The pilot is aimed at the growing volume of small packages that ecommerce and rapid shipping logistics have supercharged. CBP said it processes 600 million express consignment and international mail shipments a year, or about 1.8 million a day.

The pilot asks participants to transmit detailed data about international packages coming into the U.S. That data could include X-ray images of contents, as well as third-party data from the e-commerce providers, such as who sent the package and who will ultimately receive it in the U.S., among other data points, according to CBP's notice in the Federal Register.

Through the pilot, CBP said it hopes to find out how to use ecommerce data to identify and target an increasing number of troublesome small shipments that carry illicit narcotics, unregulated prescription drugs, brand counterfeits and unsafe food and beauty products.

Data varies by carrier and participant, it said. Overall the data to be exchanged looks to more closely identify shippers, recipients and contents of smaller packages.
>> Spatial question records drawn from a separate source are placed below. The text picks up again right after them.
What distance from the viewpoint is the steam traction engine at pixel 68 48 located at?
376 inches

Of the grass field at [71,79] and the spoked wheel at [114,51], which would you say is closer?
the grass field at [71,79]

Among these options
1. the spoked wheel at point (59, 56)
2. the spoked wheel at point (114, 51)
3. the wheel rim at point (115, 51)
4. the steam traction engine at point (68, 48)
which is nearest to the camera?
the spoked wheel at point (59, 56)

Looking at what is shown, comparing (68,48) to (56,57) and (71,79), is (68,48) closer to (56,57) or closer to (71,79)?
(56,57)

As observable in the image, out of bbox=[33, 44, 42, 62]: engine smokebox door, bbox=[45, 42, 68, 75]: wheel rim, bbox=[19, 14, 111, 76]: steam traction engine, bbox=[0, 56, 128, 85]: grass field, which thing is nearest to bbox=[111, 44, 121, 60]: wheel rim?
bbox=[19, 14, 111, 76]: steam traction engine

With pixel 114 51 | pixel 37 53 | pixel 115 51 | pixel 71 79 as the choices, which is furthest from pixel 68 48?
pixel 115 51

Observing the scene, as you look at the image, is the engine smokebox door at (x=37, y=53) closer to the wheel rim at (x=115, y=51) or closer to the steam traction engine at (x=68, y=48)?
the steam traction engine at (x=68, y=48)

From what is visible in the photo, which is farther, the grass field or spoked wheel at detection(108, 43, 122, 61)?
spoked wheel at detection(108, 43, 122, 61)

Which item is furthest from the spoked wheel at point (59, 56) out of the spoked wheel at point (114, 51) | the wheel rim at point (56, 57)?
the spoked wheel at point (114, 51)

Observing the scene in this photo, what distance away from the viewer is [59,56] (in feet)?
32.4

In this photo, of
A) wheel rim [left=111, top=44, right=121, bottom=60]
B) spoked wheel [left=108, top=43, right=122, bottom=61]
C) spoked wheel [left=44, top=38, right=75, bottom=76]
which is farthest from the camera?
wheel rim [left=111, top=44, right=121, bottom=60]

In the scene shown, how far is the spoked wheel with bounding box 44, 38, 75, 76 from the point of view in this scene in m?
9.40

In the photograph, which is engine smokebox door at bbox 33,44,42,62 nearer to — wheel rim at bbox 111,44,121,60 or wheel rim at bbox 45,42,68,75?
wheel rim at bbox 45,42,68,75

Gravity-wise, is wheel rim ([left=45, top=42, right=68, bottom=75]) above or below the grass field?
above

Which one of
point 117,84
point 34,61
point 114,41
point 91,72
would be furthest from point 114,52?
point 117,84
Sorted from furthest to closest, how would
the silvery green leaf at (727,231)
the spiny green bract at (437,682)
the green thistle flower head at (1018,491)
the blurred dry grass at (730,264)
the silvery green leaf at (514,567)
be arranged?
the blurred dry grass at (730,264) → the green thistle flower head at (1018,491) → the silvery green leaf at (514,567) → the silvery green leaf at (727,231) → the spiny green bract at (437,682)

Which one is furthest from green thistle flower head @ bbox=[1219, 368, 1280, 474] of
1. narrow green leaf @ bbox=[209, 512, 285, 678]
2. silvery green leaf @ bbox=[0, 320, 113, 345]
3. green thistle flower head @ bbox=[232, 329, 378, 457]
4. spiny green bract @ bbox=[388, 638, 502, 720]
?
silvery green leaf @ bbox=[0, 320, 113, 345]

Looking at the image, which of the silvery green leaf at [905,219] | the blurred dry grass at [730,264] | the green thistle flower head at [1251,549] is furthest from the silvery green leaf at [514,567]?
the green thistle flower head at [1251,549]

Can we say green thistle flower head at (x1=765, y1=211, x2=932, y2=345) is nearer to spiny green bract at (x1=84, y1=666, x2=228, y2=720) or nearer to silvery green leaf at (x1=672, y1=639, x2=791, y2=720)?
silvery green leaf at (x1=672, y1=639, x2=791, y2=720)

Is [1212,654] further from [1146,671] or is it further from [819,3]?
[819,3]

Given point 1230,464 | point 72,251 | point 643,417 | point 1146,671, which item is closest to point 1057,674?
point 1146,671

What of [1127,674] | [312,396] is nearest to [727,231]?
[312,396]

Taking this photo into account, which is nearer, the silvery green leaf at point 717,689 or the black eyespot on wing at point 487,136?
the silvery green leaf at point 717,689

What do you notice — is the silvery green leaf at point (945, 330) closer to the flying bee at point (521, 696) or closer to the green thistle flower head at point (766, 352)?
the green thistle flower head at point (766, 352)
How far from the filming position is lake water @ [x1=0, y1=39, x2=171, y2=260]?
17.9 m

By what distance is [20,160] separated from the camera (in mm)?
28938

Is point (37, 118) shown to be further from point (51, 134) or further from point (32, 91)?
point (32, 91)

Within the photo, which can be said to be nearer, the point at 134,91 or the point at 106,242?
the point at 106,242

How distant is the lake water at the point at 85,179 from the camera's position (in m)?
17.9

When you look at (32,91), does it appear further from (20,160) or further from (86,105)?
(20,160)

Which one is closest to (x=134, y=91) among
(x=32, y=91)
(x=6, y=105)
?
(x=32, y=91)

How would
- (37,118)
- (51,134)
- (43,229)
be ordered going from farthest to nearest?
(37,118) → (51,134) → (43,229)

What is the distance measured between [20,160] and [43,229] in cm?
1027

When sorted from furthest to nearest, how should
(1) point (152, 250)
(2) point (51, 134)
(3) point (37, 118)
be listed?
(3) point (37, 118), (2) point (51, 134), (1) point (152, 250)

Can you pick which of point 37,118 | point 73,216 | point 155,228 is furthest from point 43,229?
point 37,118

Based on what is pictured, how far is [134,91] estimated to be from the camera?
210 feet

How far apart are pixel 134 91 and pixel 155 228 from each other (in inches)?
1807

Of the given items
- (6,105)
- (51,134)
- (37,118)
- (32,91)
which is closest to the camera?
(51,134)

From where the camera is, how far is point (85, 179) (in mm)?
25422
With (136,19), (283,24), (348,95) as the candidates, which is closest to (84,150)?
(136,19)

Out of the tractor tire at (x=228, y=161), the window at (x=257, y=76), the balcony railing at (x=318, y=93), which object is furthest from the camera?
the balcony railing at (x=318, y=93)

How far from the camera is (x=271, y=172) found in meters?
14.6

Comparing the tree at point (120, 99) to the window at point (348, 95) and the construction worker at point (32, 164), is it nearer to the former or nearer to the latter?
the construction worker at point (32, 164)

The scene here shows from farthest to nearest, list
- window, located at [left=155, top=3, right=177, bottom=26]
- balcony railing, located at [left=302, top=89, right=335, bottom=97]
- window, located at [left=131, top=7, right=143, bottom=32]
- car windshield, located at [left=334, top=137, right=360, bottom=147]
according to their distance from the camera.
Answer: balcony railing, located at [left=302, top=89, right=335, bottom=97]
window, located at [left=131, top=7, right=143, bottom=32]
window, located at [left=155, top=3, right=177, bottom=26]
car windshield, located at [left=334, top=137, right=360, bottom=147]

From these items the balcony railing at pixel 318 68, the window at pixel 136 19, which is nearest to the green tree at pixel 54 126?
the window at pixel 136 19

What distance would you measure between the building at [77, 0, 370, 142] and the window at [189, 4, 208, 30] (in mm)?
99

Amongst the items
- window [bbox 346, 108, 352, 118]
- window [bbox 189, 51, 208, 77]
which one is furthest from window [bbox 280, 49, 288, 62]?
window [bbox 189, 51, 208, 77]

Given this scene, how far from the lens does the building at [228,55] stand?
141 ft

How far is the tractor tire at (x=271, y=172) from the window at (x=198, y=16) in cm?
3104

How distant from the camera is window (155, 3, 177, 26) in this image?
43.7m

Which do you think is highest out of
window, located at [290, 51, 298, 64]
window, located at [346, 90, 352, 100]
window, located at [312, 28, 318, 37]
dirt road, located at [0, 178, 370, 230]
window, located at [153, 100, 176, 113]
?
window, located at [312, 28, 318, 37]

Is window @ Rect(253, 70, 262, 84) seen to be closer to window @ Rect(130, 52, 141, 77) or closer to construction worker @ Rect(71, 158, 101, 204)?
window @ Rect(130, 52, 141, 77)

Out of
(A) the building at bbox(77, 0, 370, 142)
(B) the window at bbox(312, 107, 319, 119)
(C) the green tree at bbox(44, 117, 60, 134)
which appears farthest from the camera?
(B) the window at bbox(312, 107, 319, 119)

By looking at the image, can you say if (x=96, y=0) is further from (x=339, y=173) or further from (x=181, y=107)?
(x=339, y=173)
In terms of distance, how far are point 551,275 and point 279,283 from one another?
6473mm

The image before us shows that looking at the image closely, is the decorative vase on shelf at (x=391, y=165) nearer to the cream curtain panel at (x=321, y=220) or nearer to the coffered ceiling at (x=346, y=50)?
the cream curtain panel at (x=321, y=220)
The agency wants identifying data on the shipment's initiator, as well as the final recipient, a description of the contents and for air carriers, documentation that the package has passed a foreign security screening.

CBP wants online marketplace providers to transmit buyer and seller name, address and final delivery address. It also wants a picture of the package contents, as well as a link to the product listing on the marketplace.

Getting all that data on such a huge volume of shipments is not a small task. To get the job done, CBP moved the pilot's end date from Aug. 2020 to Aug. 2021.

"The additional time is necessary in order for pilot participants to modify their communication systems in order to execute the provisions of the pilot and for CBP to collect a sufficient amount of data from the participants," CBP said in the Federal Register notice announcing the extension.